Copy out everything in the DAI risk parameter proposal from "This proposal aims" down to "DAI as collateral." word for word.

# [Excerpt provided]
---

[ARFC] Risk Parameters for DAI Update

Proposal updated to focus on DAI risk parameter update
Proposal updated to include Chaos Labs feedback

Title: [ARFC] Risk Parameters for DAI Update

Author: @ACI (Aave Chan Initiative)

Date: 2024-04-02


Summary

This proposal aims to update the risk parameters for the DAI stablecoin across all Aave deployments.

Motivation

MakerDAO’s recent aggressive actions with their D3M program have resulted in a significant increase in the “D3M” credit line for DAI, growing from 0 to predicted 600 million DAI within less than a month. With the potential extension of this credit line to 1 billion DAI in the near term, the unpredictability of future governance decisions by MakerDAO raises concerns regarding the inherent risk nature of DAI as collateral.

These liquidity injections are done in a non-battle-tested protocol with a “hands off” risk management ethos and no safety module risk mitigation feature.

The Aave protocol had previous experience of the consequences of reckless minting policies at a much smaller scale, with Angle’s AgEUR (now EURA) mint into EULER a week before their hack and jEUR minting into Midas leading to the asset long-term depeg.

---

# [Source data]
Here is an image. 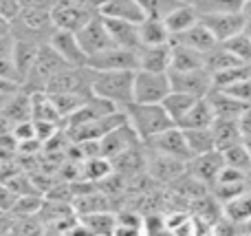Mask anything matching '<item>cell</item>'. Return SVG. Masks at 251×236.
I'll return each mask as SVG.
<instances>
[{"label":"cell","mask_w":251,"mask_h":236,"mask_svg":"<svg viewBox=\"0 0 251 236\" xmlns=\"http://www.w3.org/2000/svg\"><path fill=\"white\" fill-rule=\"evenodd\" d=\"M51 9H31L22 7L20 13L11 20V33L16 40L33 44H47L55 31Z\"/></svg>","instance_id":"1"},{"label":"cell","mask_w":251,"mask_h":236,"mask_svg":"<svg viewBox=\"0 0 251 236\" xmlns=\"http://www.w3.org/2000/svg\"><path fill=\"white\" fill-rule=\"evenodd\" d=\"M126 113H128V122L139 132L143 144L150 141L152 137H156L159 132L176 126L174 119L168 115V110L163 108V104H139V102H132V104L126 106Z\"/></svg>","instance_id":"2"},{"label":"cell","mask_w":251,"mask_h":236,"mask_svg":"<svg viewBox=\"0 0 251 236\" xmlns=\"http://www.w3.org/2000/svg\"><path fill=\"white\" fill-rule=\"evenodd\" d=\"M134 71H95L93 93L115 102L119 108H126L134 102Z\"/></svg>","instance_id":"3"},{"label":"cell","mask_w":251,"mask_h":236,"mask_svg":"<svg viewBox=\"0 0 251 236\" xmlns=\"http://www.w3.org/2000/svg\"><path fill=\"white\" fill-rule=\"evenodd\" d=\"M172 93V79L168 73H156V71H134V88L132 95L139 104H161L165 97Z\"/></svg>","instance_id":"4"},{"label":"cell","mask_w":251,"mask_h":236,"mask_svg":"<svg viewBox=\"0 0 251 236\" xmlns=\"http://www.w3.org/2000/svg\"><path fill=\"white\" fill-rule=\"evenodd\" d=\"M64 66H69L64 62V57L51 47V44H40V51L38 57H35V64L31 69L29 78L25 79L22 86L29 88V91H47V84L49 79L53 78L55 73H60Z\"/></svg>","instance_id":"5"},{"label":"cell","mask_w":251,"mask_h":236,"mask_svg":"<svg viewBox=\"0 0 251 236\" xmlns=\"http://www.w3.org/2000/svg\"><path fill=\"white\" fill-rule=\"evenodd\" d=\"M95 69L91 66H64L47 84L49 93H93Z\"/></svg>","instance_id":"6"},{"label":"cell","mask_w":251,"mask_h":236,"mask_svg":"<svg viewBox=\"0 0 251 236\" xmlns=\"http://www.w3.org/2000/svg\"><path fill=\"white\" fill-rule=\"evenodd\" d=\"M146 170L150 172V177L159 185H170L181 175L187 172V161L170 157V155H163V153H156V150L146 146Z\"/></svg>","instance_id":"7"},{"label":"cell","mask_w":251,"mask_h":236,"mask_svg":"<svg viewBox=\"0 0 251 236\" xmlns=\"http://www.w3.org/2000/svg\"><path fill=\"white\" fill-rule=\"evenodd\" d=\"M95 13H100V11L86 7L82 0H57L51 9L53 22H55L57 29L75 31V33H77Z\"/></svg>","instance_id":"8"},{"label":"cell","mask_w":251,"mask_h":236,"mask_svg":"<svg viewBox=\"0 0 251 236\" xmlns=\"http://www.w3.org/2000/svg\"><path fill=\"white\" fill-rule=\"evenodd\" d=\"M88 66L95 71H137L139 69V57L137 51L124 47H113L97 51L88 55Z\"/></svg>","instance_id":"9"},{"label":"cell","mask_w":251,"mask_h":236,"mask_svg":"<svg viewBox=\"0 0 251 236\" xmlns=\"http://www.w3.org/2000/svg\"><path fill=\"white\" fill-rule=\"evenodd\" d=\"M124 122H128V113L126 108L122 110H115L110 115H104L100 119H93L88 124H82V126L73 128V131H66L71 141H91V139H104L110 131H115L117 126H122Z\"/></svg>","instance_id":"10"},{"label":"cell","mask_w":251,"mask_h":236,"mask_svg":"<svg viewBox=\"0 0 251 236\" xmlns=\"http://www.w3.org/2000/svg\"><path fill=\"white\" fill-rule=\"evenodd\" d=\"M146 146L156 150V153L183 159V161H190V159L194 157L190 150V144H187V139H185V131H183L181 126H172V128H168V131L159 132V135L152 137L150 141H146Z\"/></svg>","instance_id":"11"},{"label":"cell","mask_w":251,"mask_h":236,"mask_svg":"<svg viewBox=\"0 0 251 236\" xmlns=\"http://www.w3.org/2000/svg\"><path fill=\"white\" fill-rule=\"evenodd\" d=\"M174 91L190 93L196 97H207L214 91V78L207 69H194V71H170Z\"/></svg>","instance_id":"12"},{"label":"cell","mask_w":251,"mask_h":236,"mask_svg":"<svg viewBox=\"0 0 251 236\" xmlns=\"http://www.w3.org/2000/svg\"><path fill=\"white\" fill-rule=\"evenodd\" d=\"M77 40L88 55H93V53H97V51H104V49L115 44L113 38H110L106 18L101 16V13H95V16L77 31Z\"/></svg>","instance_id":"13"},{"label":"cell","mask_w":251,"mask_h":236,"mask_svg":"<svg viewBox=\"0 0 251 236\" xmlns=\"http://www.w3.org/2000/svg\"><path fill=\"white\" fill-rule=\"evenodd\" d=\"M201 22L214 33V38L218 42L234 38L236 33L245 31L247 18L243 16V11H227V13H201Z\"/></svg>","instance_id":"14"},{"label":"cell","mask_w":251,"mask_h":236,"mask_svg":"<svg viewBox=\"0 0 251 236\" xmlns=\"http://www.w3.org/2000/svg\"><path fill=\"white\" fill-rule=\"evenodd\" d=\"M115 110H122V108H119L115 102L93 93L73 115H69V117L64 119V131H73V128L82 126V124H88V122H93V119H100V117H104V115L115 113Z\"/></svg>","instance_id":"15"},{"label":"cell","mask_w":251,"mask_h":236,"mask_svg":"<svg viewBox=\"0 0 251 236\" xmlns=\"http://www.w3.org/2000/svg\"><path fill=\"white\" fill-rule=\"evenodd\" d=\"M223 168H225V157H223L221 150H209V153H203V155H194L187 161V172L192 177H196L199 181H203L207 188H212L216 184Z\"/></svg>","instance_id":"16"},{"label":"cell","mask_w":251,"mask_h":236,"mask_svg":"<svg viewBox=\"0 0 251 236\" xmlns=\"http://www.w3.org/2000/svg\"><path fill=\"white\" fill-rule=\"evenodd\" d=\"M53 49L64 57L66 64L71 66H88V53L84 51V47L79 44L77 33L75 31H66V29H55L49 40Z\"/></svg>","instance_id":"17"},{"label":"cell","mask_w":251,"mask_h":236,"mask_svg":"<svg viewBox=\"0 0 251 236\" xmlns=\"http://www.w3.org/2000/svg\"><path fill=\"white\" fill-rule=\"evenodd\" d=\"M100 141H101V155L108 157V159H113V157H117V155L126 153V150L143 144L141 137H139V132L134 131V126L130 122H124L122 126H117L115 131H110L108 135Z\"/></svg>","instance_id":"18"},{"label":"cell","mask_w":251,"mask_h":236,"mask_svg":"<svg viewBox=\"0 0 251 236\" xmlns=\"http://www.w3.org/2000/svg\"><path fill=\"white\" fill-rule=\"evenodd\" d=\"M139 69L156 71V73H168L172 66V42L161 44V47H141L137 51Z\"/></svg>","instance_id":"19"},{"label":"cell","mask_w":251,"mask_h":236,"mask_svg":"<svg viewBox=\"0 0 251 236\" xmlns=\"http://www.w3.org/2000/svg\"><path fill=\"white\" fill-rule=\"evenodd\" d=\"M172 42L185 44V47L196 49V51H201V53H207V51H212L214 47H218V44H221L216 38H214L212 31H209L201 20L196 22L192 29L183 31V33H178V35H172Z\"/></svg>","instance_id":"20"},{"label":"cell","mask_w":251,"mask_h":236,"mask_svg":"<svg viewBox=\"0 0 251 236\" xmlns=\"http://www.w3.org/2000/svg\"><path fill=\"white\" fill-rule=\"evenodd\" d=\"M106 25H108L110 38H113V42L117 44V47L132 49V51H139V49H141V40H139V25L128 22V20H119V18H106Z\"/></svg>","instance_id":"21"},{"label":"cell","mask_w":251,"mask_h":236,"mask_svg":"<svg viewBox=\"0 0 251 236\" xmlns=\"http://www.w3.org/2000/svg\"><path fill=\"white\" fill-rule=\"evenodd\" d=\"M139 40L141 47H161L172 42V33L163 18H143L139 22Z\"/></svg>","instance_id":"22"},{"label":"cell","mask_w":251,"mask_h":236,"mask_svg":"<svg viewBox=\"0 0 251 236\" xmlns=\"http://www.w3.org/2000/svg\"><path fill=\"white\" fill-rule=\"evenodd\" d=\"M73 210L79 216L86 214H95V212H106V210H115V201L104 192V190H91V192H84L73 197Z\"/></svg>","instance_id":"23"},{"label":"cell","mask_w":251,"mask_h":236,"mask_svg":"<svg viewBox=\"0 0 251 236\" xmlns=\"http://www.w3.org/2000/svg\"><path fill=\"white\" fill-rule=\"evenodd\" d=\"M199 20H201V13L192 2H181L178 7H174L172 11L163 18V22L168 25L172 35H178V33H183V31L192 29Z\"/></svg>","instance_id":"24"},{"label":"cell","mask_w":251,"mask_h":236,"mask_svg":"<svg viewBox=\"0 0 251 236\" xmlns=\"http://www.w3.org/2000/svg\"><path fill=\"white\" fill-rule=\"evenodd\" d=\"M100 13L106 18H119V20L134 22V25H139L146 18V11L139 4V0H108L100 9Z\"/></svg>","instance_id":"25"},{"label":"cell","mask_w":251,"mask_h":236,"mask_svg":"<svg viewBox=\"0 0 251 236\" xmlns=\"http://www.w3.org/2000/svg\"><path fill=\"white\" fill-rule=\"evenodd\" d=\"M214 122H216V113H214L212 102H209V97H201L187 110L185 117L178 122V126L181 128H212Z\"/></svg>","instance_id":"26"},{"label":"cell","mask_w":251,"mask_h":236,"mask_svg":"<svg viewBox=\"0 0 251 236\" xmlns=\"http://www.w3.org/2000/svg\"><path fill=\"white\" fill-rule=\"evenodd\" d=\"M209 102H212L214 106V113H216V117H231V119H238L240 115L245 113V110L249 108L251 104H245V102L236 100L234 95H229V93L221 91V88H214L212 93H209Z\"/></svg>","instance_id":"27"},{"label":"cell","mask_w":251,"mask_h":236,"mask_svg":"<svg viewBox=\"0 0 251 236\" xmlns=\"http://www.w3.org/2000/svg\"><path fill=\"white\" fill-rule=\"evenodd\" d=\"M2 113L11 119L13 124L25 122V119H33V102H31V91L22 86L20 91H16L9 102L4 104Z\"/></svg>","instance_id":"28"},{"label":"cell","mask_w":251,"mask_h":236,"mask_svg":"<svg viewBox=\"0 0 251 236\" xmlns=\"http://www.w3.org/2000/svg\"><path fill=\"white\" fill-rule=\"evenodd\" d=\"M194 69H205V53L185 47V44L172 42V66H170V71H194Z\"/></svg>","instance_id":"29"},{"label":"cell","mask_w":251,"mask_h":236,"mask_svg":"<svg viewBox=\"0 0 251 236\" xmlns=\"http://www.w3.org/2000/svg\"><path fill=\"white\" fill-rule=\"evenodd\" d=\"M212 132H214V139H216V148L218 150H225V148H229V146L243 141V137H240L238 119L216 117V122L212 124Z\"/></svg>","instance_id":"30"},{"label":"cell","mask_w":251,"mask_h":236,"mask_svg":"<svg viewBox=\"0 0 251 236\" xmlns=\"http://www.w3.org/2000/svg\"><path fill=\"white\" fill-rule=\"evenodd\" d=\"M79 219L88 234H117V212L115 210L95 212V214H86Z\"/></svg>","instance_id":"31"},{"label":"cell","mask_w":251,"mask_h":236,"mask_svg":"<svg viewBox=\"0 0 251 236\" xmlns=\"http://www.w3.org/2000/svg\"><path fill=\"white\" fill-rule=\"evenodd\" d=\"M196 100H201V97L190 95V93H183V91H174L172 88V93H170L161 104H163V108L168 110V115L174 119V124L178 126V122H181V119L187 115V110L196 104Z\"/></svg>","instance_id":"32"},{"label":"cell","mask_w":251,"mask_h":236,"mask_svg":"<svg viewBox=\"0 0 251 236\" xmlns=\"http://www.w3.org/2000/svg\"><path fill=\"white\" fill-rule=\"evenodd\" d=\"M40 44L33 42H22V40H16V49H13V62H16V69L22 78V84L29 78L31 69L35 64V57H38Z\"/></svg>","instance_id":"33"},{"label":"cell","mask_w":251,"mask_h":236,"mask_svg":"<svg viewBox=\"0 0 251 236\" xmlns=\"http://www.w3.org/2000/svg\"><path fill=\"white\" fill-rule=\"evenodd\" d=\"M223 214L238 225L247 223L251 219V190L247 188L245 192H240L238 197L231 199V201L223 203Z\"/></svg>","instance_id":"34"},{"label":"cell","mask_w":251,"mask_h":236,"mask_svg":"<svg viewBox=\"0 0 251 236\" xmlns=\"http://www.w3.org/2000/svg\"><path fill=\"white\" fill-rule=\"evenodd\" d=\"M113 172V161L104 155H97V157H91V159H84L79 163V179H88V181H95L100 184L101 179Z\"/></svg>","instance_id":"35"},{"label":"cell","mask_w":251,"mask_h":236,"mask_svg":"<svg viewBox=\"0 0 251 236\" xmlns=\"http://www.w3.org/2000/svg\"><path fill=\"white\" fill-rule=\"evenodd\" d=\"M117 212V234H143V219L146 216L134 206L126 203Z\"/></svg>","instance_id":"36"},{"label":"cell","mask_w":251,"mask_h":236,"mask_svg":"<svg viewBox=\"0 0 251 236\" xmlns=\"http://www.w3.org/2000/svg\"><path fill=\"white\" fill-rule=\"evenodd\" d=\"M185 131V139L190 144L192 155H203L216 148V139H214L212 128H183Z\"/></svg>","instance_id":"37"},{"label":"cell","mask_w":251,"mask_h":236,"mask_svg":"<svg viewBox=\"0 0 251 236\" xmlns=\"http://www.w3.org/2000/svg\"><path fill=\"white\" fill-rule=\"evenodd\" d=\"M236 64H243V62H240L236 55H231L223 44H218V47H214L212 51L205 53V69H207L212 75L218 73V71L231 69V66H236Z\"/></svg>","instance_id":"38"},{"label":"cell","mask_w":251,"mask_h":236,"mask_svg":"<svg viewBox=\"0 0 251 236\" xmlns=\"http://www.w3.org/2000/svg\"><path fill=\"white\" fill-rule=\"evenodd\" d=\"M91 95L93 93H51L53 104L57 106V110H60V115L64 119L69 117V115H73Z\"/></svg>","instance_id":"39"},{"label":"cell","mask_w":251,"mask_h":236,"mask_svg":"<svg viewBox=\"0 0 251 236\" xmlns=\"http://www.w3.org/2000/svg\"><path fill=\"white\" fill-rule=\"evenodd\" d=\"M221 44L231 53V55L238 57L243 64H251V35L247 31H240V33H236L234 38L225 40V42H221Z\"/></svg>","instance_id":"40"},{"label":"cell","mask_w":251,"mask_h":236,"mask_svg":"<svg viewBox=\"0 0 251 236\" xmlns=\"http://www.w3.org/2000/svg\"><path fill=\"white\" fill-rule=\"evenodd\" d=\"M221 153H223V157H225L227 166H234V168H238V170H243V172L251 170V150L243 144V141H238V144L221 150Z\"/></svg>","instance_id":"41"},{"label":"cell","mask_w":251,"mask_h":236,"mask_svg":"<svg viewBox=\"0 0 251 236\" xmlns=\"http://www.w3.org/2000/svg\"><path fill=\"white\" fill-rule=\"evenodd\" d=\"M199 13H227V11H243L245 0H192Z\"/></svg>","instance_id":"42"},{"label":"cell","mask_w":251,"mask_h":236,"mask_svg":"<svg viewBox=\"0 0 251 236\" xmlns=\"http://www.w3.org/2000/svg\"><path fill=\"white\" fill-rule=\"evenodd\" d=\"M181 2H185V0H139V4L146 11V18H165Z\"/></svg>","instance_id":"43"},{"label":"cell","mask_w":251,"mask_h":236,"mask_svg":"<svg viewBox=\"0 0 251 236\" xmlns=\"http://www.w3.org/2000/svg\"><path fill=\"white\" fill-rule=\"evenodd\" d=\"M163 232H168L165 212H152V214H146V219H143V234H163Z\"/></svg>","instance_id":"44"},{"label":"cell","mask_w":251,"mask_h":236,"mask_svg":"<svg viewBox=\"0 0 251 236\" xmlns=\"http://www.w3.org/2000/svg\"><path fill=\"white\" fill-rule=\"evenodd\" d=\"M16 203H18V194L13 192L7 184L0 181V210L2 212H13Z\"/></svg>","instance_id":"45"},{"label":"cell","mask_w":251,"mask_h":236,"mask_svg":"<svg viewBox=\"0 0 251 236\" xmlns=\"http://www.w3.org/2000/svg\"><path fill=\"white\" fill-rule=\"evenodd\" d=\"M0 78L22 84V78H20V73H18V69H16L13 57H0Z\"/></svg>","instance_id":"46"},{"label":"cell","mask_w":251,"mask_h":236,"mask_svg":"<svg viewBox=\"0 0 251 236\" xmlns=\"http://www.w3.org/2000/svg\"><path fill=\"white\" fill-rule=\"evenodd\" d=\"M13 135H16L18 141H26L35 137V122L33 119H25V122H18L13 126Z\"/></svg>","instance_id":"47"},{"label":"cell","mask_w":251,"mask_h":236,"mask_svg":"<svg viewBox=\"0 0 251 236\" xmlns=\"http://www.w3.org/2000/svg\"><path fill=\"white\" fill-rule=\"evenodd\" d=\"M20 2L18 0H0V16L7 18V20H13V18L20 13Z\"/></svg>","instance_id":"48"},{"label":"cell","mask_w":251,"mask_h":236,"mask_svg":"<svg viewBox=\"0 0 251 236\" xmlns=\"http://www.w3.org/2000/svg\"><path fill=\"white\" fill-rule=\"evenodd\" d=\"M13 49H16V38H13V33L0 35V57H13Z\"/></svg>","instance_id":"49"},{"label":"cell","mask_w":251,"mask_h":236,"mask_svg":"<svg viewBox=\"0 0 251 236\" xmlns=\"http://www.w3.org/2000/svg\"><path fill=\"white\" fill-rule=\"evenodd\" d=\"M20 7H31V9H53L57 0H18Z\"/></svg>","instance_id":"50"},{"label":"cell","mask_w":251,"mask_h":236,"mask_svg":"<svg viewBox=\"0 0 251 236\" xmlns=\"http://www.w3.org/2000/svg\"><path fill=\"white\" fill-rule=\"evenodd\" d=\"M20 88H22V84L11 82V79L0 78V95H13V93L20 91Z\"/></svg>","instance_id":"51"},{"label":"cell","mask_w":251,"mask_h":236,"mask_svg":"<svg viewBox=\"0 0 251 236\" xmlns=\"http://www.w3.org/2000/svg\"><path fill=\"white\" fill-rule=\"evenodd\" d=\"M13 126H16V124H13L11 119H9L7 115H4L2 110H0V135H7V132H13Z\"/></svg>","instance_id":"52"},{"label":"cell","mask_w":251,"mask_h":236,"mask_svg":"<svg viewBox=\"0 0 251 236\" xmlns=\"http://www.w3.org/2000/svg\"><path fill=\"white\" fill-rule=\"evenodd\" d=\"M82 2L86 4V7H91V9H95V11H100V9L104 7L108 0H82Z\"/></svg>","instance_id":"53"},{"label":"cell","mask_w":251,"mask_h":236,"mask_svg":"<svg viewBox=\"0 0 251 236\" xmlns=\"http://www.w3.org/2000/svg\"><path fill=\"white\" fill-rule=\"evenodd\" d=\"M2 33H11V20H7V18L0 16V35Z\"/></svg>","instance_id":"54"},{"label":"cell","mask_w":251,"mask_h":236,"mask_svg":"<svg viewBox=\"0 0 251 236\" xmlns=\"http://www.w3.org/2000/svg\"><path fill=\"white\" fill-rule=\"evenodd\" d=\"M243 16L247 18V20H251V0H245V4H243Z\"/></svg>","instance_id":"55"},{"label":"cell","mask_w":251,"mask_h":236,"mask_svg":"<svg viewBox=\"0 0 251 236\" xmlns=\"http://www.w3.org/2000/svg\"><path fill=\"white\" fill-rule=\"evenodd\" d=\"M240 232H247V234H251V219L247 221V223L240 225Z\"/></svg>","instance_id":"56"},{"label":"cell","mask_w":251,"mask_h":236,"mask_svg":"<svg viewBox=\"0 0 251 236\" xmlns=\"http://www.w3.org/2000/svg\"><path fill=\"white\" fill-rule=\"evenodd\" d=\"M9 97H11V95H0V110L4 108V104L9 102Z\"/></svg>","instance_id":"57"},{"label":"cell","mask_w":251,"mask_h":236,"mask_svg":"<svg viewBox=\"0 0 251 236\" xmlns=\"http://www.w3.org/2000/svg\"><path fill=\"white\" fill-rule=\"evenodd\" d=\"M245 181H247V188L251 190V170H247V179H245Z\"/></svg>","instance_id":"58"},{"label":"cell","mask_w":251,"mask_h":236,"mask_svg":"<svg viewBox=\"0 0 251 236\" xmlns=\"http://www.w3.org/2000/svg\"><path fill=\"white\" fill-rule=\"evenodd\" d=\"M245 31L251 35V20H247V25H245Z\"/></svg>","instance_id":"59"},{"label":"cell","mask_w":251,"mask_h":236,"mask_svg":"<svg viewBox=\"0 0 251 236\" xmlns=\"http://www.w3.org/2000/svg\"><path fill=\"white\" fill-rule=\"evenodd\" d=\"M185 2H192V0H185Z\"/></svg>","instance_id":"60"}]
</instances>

---

# [The solution]
This proposal aims to update the risk parameters for the DAI stablecoin across all Aave deployments.

Motivation

MakerDAO’s recent aggressive actions with their D3M program have resulted in a significant increase in the “D3M” credit line for DAI, growing from 0 to predicted 600 million DAI within less than a month. With the potential extension of this credit line to 1 billion DAI in the near term, the unpredictability of future governance decisions by MakerDAO raises concerns regarding the inherent risk nature of DAI as collateral.